Laplacian Fractal Growth in Media with Quenched Disorder

TL;DR

This paper investigates how the interplay of Laplacian fields and quenched disorder influences fractal growth, revealing a transition from avalanche-like to smooth structures and a reduction in fractal dimension.

Contribution

It introduces a combined numerical and theoretical analysis of the quenched dielectric breakdown model, highlighting the impact of disorder and field effects on fractal growth dynamics.

Findings

Fractal dimension is significantly reduced by quenched disorder.

Growth transitions from avalanche-like to smooth Laplacian fractals.
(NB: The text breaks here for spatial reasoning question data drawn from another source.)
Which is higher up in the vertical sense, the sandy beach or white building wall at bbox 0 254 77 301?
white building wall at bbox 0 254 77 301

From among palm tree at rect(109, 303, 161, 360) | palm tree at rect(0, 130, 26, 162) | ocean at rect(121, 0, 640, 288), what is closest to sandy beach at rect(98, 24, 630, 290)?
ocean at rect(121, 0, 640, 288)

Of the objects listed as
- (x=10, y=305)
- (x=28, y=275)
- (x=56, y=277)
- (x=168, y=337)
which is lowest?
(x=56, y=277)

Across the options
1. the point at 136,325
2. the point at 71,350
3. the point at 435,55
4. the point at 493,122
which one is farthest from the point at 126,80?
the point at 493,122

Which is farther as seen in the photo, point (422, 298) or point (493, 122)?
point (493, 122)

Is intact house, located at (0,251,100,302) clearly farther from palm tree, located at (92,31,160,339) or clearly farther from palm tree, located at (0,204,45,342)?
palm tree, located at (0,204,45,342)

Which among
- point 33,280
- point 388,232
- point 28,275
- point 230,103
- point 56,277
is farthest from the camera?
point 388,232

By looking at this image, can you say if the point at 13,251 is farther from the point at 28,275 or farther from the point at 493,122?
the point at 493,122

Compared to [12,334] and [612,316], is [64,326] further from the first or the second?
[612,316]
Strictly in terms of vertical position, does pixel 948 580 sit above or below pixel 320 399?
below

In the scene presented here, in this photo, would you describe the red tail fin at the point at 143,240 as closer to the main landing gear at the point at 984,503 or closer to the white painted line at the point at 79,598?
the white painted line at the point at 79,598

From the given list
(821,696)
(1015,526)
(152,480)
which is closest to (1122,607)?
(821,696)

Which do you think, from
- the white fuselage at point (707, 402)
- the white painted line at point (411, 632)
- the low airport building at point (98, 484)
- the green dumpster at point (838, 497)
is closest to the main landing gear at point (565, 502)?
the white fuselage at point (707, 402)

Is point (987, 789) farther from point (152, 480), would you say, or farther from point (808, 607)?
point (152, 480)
A relation between fractal dimension and material disorder properties is established.

Abstract

We analyze the combined effect of a Laplacian field and quenched disorder for the generation of fractal structures with a study, both numerical and theoretical, of the quenched dielectric breakdown model (QDBM). The growth dynamics is shown to evolve from the avalanches of invasion percolation (IP) to the smooth growth of Laplacian fractals, i. e. diffusion limited aggregation (DLA) and the dielectric breakdown model (DBM). The fractal dimension is strongly reduced with respect to both DBM and IP, due to the combined effect of memory and field screening. This implies a specific relation between the fractal dimension of the breakdown structures (dielectric or mechanical) and the microscopic properties of disordered materials.